* start SOURCE DOCUMENT *

The penny dropped soon after, and he realized that the B string didn’t adhere to the pattern. But even at such a young age, he questioned the status quo.
“I was always wondering, like ‘That’s weird, but why is that?’ So, I played for years in standard tuning. And then, when I was really starting to get serious about learning jazz, I decided to go back to the fourth tuning because it simplifies things.”
As he then explains, his all-fourths tuning (E-A-D-G-C-F) offers a greater symmetry across the fretboard. As a tapping lover, he fingers a G chord shape with his two hands, and explains how the shape remains the same as he moves horizontally across the fretboard. Otherwise, “I’d have to learn three different fingerings.”
Jordan has gotten so good at his tap-tastic approach to playing that he can play Stairway to Heaven on two guitars at once, earning high praise from prog legend Steve Hackett.
He’s also explained how Swedish massage videos help him practice the technique. Guitar World reckons he’s incapable of thinking inside the box.
“Octaves are the same fingering,” he adds. “So it’s even easier than on piano. It’s easy, because the brain uses the same fingering no matter what hand it is.”
Alternate tunings can be a source of great inspiration, with Soccer Mommy saying it can take away the formulaic nature of playing. Monuments guitarist, John Browne, meanwhile, believes DADGAD can help save metal guitar from one of its biggest problems.

* end SOURCE DOCUMENT *
* start INFORMATION GIVEN *

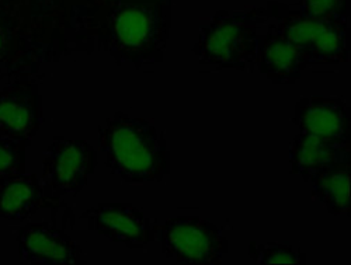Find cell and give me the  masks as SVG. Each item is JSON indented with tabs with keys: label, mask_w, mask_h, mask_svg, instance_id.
Listing matches in <instances>:
<instances>
[{
	"label": "cell",
	"mask_w": 351,
	"mask_h": 265,
	"mask_svg": "<svg viewBox=\"0 0 351 265\" xmlns=\"http://www.w3.org/2000/svg\"><path fill=\"white\" fill-rule=\"evenodd\" d=\"M294 123L300 132L337 143H350V104L337 97L313 96L302 99L297 107Z\"/></svg>",
	"instance_id": "obj_9"
},
{
	"label": "cell",
	"mask_w": 351,
	"mask_h": 265,
	"mask_svg": "<svg viewBox=\"0 0 351 265\" xmlns=\"http://www.w3.org/2000/svg\"><path fill=\"white\" fill-rule=\"evenodd\" d=\"M60 197H52L37 174L17 173L0 177V219L23 222L43 208H58Z\"/></svg>",
	"instance_id": "obj_10"
},
{
	"label": "cell",
	"mask_w": 351,
	"mask_h": 265,
	"mask_svg": "<svg viewBox=\"0 0 351 265\" xmlns=\"http://www.w3.org/2000/svg\"><path fill=\"white\" fill-rule=\"evenodd\" d=\"M298 9L319 18L348 20L347 0H300Z\"/></svg>",
	"instance_id": "obj_17"
},
{
	"label": "cell",
	"mask_w": 351,
	"mask_h": 265,
	"mask_svg": "<svg viewBox=\"0 0 351 265\" xmlns=\"http://www.w3.org/2000/svg\"><path fill=\"white\" fill-rule=\"evenodd\" d=\"M308 68L302 55L269 27L267 34L261 36L254 69L274 83H294Z\"/></svg>",
	"instance_id": "obj_12"
},
{
	"label": "cell",
	"mask_w": 351,
	"mask_h": 265,
	"mask_svg": "<svg viewBox=\"0 0 351 265\" xmlns=\"http://www.w3.org/2000/svg\"><path fill=\"white\" fill-rule=\"evenodd\" d=\"M350 181L351 164H337L315 174L309 183L312 184L313 198L326 206L332 215L350 216Z\"/></svg>",
	"instance_id": "obj_13"
},
{
	"label": "cell",
	"mask_w": 351,
	"mask_h": 265,
	"mask_svg": "<svg viewBox=\"0 0 351 265\" xmlns=\"http://www.w3.org/2000/svg\"><path fill=\"white\" fill-rule=\"evenodd\" d=\"M80 219L89 229L128 249H143L156 236V227L146 214L131 203H100L84 211Z\"/></svg>",
	"instance_id": "obj_6"
},
{
	"label": "cell",
	"mask_w": 351,
	"mask_h": 265,
	"mask_svg": "<svg viewBox=\"0 0 351 265\" xmlns=\"http://www.w3.org/2000/svg\"><path fill=\"white\" fill-rule=\"evenodd\" d=\"M0 45H2V38H0Z\"/></svg>",
	"instance_id": "obj_18"
},
{
	"label": "cell",
	"mask_w": 351,
	"mask_h": 265,
	"mask_svg": "<svg viewBox=\"0 0 351 265\" xmlns=\"http://www.w3.org/2000/svg\"><path fill=\"white\" fill-rule=\"evenodd\" d=\"M249 255L256 264H306V254L289 243L252 242Z\"/></svg>",
	"instance_id": "obj_15"
},
{
	"label": "cell",
	"mask_w": 351,
	"mask_h": 265,
	"mask_svg": "<svg viewBox=\"0 0 351 265\" xmlns=\"http://www.w3.org/2000/svg\"><path fill=\"white\" fill-rule=\"evenodd\" d=\"M350 143H337L300 132L289 146L291 173L309 183L312 177L329 167L350 163Z\"/></svg>",
	"instance_id": "obj_11"
},
{
	"label": "cell",
	"mask_w": 351,
	"mask_h": 265,
	"mask_svg": "<svg viewBox=\"0 0 351 265\" xmlns=\"http://www.w3.org/2000/svg\"><path fill=\"white\" fill-rule=\"evenodd\" d=\"M156 29V20L152 12L146 8L132 6L115 17L112 31L120 48L141 49L148 44Z\"/></svg>",
	"instance_id": "obj_14"
},
{
	"label": "cell",
	"mask_w": 351,
	"mask_h": 265,
	"mask_svg": "<svg viewBox=\"0 0 351 265\" xmlns=\"http://www.w3.org/2000/svg\"><path fill=\"white\" fill-rule=\"evenodd\" d=\"M97 166L95 147L82 139L58 136L43 153V183L52 197L80 192Z\"/></svg>",
	"instance_id": "obj_5"
},
{
	"label": "cell",
	"mask_w": 351,
	"mask_h": 265,
	"mask_svg": "<svg viewBox=\"0 0 351 265\" xmlns=\"http://www.w3.org/2000/svg\"><path fill=\"white\" fill-rule=\"evenodd\" d=\"M269 8H254L246 12H219L201 27L194 47L201 65L218 71H254L260 45V28L270 18Z\"/></svg>",
	"instance_id": "obj_2"
},
{
	"label": "cell",
	"mask_w": 351,
	"mask_h": 265,
	"mask_svg": "<svg viewBox=\"0 0 351 265\" xmlns=\"http://www.w3.org/2000/svg\"><path fill=\"white\" fill-rule=\"evenodd\" d=\"M41 125L37 84L16 81L0 88V136L30 143Z\"/></svg>",
	"instance_id": "obj_8"
},
{
	"label": "cell",
	"mask_w": 351,
	"mask_h": 265,
	"mask_svg": "<svg viewBox=\"0 0 351 265\" xmlns=\"http://www.w3.org/2000/svg\"><path fill=\"white\" fill-rule=\"evenodd\" d=\"M276 24L269 25L294 47L311 65H339L350 59L348 20H329L305 14L285 5L269 6Z\"/></svg>",
	"instance_id": "obj_3"
},
{
	"label": "cell",
	"mask_w": 351,
	"mask_h": 265,
	"mask_svg": "<svg viewBox=\"0 0 351 265\" xmlns=\"http://www.w3.org/2000/svg\"><path fill=\"white\" fill-rule=\"evenodd\" d=\"M99 143L108 171L127 184L162 181L170 171L166 140L145 118L115 112L100 125Z\"/></svg>",
	"instance_id": "obj_1"
},
{
	"label": "cell",
	"mask_w": 351,
	"mask_h": 265,
	"mask_svg": "<svg viewBox=\"0 0 351 265\" xmlns=\"http://www.w3.org/2000/svg\"><path fill=\"white\" fill-rule=\"evenodd\" d=\"M28 143L0 136V177L24 173Z\"/></svg>",
	"instance_id": "obj_16"
},
{
	"label": "cell",
	"mask_w": 351,
	"mask_h": 265,
	"mask_svg": "<svg viewBox=\"0 0 351 265\" xmlns=\"http://www.w3.org/2000/svg\"><path fill=\"white\" fill-rule=\"evenodd\" d=\"M162 253L174 264H222L228 240L221 229L199 216L169 219L156 229Z\"/></svg>",
	"instance_id": "obj_4"
},
{
	"label": "cell",
	"mask_w": 351,
	"mask_h": 265,
	"mask_svg": "<svg viewBox=\"0 0 351 265\" xmlns=\"http://www.w3.org/2000/svg\"><path fill=\"white\" fill-rule=\"evenodd\" d=\"M19 257L30 264H84L80 246L68 233L41 222L27 223L17 231Z\"/></svg>",
	"instance_id": "obj_7"
}]
</instances>
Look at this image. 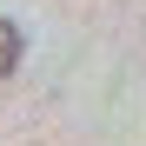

* end INFORMATION GIVEN *

SET OF TASKS =
• A. In the guitar tuning article, shorten the paragraph beginning "As he then explains" while keeping its main facts.
• B. Reproduce the guitar tuning article word for word from "Jordan has gotten" to "inside the box.".

ANSWERS FOR THE EXERCISE =
• A. His all-fourths tuning (E-A-D-G-C-F) makes the fretboard more symmetrical. Tapping a G chord shape with both hands, he shows that the shape stays the same as he moves horizontally. Otherwise he would need three different fingerings.

• B.
Jordan has gotten so good at his tap-tastic approach to playing that he can play Stairway to Heaven on two guitars at once, earning high praise from prog legend Steve Hackett.
He’s also explained how Swedish massage videos help him practice the technique. Guitar World reckons he’s incapable of thinking inside the box.